Inglewood, which is cash-starved and plagued with recession woes, stands to make money too, reaping as much as $10 million a year in tax revenues once the club is operating. The city managed to stay solvent this year only after laying off employees and figuring more than $4 million in anticipated card club tax revenues into its budget calculations. Last year, it had to borrow money using future card club revenues as collateral.

“Obviously, we’re very pleased because this makes it a lot neater and simpler for Hollywood Park to get the license quickly,” Assistant City Manager Norman D. Cravens said of the Assembly action.

The legislation, authored by Assemblyman Curtis R. Tucker Jr. (D-Inglewood), allows a publicly owned corporation that runs a horse racing track located in Los Angeles County to obtain a card club license. Further targeting Inglewood (without actually saying so), Tucker’s bill affects cities only in which voters approved a card club referendum before Jan. 1. The only city to fit all those conditions is Inglewood, where voters approved the club last November.

Current law governing card clubs does not allow publicly traded corporations such as Hollywood Park to apply for gaming licenses. The rationale behind the law is that in order to keep criminal elements out of the gambling business it is critical that the attorney general know and investigate everyone with an interest in a club. That is impossible if there are thousands of stockholders.

Hollywood Park argued that it has been in the gaming business for years with horse racing and has always passed state scrutiny for that license.

Advertisement

With a victory at the legislative level, attention now turns to the governor’s office, where Wilson has become the focus of strong lobbying.

In an Aug. 19 letter to the governor, Mayor Vincent said the club would “create approximately 2,000 new jobs in the city of Inglewood--jobs which will be filled in large measure by residents of Inglewood and South-Central Los Angeles. I know I do not have to tell you how important that is to our economically depressed community.”

Hollywood Park’s executive vice president and chief financial officer, Michael G. Finnigan, said officials there were “cautiously optimistic” that Wilson will sign the bill. Finnigan said the club is slated to open in January.

Some state officials say the ultimate fate of the Hollywood Park legislation may be tied to the fortunes of another bill, also sponsored by Tucker but not yet approved by the Legislature, that would significantly beef up Atty. Gen.
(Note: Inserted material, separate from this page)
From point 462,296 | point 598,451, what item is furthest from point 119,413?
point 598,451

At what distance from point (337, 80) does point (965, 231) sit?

Dan Lungren’s gaming division.

Lungren has publicly told the lawmakers that he will not support any expansion of gambling activity in the state unless they appropriate more resources to his office so he can adequately investigate and police the clubs.

Dave Puglia, Lungren’s press secretary, said Wednesday that Lungren plans to advise Wilson not to sign the Hollywood Park bill. “We are opposed unless the state establishes a comprehensive gaming control and regulatory scheme as proposed by the attorney general,” Puglia said.

Advertisement

Tucker, however, said his two bills are not “joined at the hip.” He says he believes the governor will sign the Hollywood Park bill, even if it is the only one on his desk.

J.P. Tremblay, a spokesman in the governor’s press office, said the governor supports the concept of beefing up the attorney general’s staff if gaming is to be expanded in California. Tremblay also said, however, that Wilson has not made up his mind on the Hollywood Park bill.